Yesterday the CBC ran a story about a dress code (pictured abover) that was handed out to Air Cadets in St. Johns Newfoundland. Among other things, the dress code warned female cadets against wearing shirts that “reveal their developing bits”. Their. Developing. Bits. You can read the article here.

This story struck a cord with me because not only am I a woman, but I was also at one point an Air Cadet. And while my time there was short – shining boots and marching “up and down the square” wasn’t really my thing- I don’t recall ever experiencing anything like this dress code. Air Cadets was offered as a place of inclusion, and equality. That may seem counter intuitive given the reputation the armed forces has, but that’s always how I saw it. I was never told I couldn’t do anything because I was a woman, and I was certainly never told to cover my “bits”.

So that begs the question, was this an isolated incident, or is it indicative of a wider social problem. If you ask me it’s the latter.

The whole idea that women’s bodies are bad or shameful is not new, but it’s definitely boring and out of date. Despite the fact that it’s 2016 we seem to be acting more like its 1620. There are still people out there who think it’s ok to publically shame women because, GASP, they have breasts and vulvas.
I’m really tired of hearing grown adults perpetuate bogus stereotypical ideas about men and women. No joke, I recently had a women tell me that “men are better at math than women, its true, they did a study.”  Who did a study? Because obviously that’s BS, just ask NASA.
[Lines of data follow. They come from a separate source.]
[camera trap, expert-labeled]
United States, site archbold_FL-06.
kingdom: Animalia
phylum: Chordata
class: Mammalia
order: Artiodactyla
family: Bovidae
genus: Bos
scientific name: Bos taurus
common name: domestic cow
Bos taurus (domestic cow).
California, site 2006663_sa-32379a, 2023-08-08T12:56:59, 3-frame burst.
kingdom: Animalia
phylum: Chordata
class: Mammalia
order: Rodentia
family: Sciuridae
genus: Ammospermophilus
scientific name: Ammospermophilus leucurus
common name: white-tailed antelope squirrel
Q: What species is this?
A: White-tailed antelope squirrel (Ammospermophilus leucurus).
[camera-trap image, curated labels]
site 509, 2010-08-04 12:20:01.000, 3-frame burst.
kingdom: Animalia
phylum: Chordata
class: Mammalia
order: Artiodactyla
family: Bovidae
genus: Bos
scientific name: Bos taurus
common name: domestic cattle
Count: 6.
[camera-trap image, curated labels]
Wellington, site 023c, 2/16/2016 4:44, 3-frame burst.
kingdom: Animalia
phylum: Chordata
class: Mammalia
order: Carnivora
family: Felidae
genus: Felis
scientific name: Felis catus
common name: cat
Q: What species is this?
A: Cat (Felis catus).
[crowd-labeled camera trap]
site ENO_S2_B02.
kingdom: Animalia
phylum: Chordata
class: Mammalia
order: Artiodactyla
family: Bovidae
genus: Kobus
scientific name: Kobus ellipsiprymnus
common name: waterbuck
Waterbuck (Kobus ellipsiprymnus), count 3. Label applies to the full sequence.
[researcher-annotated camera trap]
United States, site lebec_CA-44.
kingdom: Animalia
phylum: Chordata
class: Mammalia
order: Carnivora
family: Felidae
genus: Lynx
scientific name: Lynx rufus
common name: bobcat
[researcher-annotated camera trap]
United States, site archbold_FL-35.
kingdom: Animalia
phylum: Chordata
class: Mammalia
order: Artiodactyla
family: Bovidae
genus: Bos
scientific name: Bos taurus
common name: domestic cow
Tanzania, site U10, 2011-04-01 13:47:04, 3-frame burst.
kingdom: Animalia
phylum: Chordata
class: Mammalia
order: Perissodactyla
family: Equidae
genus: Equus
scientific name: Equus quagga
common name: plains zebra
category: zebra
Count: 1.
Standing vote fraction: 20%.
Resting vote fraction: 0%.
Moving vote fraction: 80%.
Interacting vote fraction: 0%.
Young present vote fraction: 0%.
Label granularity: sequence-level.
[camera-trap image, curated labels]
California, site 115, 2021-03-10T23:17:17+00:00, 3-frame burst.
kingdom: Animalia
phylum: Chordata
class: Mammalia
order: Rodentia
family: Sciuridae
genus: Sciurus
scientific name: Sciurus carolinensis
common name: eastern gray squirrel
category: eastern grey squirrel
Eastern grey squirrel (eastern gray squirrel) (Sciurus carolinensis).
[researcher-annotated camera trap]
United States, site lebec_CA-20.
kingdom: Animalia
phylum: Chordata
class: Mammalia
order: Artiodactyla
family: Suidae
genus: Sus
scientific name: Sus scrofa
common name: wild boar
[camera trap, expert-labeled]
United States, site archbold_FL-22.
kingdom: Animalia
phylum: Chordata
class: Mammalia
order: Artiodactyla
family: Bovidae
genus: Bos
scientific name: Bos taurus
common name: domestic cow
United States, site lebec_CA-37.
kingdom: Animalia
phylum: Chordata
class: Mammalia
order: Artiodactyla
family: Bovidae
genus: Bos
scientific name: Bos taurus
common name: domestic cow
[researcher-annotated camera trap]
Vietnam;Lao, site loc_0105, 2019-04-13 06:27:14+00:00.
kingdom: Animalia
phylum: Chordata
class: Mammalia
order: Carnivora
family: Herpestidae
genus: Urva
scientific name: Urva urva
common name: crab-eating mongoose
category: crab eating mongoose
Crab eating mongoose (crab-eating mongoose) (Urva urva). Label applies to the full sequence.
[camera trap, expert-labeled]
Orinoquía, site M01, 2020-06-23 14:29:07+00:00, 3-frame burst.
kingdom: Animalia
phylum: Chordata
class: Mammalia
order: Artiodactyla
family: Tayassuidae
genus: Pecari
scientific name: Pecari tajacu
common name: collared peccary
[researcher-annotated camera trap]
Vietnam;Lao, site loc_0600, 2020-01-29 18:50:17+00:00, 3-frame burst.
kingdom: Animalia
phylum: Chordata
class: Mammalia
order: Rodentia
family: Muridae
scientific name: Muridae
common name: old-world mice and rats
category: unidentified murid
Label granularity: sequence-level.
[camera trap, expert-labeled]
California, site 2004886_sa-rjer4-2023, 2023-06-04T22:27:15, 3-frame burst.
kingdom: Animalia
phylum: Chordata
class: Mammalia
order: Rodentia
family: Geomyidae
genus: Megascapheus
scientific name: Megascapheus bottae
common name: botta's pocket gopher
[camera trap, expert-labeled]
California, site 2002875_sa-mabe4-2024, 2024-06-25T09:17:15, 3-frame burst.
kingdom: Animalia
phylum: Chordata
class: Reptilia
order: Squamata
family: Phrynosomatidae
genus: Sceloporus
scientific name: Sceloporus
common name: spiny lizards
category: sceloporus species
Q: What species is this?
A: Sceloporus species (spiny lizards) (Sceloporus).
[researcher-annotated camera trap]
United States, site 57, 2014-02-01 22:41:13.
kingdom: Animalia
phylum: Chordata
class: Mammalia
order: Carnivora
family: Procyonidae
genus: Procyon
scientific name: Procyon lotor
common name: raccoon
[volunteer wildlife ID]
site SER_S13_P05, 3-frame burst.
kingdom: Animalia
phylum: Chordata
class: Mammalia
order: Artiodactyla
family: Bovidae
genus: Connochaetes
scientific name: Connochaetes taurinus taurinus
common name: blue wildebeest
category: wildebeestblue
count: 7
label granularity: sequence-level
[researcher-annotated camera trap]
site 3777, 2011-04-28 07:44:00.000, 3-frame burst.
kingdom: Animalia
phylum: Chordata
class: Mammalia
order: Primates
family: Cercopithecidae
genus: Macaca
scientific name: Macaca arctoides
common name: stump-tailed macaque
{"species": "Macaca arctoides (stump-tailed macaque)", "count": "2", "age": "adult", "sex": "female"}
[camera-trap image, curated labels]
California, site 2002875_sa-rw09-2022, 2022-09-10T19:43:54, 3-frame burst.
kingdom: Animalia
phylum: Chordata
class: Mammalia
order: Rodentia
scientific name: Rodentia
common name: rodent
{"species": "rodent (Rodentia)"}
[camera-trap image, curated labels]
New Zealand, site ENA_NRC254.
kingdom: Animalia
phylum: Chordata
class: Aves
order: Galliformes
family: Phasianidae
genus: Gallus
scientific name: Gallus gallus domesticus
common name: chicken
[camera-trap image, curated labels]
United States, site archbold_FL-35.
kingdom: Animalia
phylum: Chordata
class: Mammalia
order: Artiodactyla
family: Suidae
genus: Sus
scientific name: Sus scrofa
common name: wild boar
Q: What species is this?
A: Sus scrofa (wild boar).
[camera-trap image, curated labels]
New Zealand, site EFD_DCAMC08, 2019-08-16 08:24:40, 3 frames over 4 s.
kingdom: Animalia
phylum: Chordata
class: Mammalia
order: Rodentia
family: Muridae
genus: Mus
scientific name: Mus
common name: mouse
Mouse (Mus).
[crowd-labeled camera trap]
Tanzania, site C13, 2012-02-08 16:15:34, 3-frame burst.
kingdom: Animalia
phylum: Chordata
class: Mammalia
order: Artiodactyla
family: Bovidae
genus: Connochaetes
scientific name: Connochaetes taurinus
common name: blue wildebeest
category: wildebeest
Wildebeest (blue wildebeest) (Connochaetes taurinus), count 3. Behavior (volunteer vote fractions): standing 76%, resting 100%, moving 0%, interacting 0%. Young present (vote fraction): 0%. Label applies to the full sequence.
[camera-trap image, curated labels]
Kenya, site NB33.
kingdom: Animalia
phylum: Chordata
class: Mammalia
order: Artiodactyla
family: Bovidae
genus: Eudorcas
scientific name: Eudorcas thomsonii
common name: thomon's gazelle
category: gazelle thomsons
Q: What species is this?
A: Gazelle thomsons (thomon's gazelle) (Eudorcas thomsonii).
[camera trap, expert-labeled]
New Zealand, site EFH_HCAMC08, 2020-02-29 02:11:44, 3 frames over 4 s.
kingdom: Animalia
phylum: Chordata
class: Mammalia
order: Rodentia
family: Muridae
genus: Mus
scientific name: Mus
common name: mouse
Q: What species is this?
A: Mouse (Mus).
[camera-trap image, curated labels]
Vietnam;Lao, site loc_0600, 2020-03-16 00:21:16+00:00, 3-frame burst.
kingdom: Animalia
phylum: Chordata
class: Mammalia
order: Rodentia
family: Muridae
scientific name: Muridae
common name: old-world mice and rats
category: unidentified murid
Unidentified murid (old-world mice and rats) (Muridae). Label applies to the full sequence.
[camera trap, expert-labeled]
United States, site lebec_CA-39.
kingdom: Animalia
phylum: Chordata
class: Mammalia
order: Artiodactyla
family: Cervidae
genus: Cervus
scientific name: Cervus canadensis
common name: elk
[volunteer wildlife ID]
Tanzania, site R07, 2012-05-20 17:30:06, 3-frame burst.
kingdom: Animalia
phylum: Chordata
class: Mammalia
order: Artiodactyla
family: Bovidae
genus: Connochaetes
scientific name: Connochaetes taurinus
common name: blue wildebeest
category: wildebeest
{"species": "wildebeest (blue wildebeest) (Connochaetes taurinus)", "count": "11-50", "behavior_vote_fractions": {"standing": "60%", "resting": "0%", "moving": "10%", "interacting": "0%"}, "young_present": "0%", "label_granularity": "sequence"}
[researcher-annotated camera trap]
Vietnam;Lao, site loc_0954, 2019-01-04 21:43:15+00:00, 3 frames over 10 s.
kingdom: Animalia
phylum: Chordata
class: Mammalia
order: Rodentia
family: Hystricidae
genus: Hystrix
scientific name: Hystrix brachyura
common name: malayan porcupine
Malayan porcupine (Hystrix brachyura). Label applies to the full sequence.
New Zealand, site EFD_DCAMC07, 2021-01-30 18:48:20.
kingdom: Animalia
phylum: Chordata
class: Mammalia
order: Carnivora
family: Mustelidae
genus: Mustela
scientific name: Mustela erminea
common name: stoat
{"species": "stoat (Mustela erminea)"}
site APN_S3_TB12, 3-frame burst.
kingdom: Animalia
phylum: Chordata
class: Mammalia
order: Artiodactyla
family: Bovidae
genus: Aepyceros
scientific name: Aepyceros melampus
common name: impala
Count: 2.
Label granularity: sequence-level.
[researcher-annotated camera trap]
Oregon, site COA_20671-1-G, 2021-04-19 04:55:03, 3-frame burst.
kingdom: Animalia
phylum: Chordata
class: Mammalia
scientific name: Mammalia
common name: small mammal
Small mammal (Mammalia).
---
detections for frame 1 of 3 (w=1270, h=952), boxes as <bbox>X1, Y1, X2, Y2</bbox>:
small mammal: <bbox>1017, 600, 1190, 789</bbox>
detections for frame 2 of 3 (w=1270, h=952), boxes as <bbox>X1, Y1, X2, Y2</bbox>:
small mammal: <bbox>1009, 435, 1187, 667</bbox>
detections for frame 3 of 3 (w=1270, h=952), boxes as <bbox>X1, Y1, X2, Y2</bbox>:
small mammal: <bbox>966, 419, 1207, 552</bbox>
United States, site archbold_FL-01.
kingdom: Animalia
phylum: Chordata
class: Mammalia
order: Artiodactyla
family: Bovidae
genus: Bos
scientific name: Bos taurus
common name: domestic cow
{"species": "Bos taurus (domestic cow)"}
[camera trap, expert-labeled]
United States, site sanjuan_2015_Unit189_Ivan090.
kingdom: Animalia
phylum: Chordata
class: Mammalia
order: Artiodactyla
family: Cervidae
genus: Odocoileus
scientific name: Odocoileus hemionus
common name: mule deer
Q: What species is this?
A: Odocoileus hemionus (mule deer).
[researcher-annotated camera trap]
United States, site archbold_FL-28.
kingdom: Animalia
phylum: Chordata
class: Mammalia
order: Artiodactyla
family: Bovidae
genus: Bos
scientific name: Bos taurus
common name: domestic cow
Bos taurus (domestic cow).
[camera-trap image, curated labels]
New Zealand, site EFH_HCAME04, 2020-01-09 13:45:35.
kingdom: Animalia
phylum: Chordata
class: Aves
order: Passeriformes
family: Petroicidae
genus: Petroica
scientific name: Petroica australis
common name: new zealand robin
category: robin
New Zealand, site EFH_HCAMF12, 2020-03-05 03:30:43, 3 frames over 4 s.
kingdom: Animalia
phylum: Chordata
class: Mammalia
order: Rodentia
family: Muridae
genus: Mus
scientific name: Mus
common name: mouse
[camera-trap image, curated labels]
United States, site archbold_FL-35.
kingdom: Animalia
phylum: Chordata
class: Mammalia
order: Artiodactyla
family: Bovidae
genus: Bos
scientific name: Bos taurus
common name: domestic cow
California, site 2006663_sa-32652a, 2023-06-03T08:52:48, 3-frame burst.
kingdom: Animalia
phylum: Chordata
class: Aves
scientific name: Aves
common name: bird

When I hear comments like that and read stories like the one mentioned above, I worry. I worry about the world that we are creating for our kids. I worry about the kind of outdated ideas that my daughters are going to have to fight. But the reality is that it will be the same BS that women have been labouring under for centuries. And it’s probably unrealistic to expect that those attitudes will one day disappear entirely. But who knows, as long as people like Defense Minister Harjit Sajjan, call out body shamers then maybe one day our kids will live in a world where they are seen as something more than just a sum of their genitalia.